Preparation is the key

In the light of the favourable banking experience to date, it is interesting to note that Neopost chooses not to take its FX and interest rate cues from its banks. Instead it organises its activities – including subsequent negotiations with banks – around one independent non-bank treasury advisor, Forex Finance, which has a strong presence in the French market. “This company is really helping us to develop our strategy in terms of FX,” says Liaudon. This strategy, revisited as and when required, avoids bargaining around individual FX trades and instead focuses on deals based on a longer-term defensive position. Indeed, for more than a decade of using this firm Liaudon says he has seen “no surprises” regarding Neopost’s position at year-end. Forex Finance is retained on an annual contract and also advises on other matters such as IFRS fair value measurement of various instruments, avoiding the need in this example for Neopost to implement “expensive specialist software” to crunch the numbers.

Being prepared for duty is something that Liaudon is very clear about but sometimes external events take over. As the reporting requirement for treasury increases, especially around regulation-driven needs, such as the defence against corporate fraud, he recognises that this aspect of the job becomes ever-more time consuming. On a daily basis he receives requests from banks seeking more information on, for example, a payment request which in turn demands further communication with the beneficiary, generating yet more documentation and delays. The number of these requests is not yet sufficient to warrant development of a fully automated response, he says, but handling them is becoming an issue that is “sometimes difficult to anticipate.”

It’s all about the journey

Just as Neopost has developed into a more complex international business over the years, so treasury under Liaudon’s guidance has evolved to meet the challenges presented by such growth. The treasury office itself has necessarily expanded from a staff of one (Liaudon) to a team of three, the most recent recruit being brought on board to manage back office processing activities and the middle office link between treasury and accounting.

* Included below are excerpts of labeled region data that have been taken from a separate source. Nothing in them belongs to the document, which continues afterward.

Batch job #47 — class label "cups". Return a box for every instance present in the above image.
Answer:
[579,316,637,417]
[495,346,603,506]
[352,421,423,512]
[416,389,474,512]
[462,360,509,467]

The way in which the company and the treasury department has progressed in that time filters through into Liaudon’s advice to any newcomer to the firm and to treasury in general. He stresses the importance of nurturing a curiosity about new processes and technologies that can deliver efficiency. Whilst this approach is evident in the current architecture of treasury tools within Neopost, he is quick to assert that this should never be about technology for the sake of it but technology as means of maintaining order and serving the role for which it is intended.

Given this insight, his personal philosophy – one that has clearly served him well in his career – is unsurprisingly based on keeping it simple. From his early days of study, Liaudon has been able to move forwards in his career, accumulating knowledge and expertise at each turn, following a clear path that was well-signposted for his interests in life. As someone who is inspired by the constant discovery of the new, he says he may well have found himself in the travel industry. In a sense, he has done just that anyway. Neopost is a business characterised by constant movement – of packages, parcels and messages – within which he has been able to stretch out in a role offering discovery and, of course, truly international scope.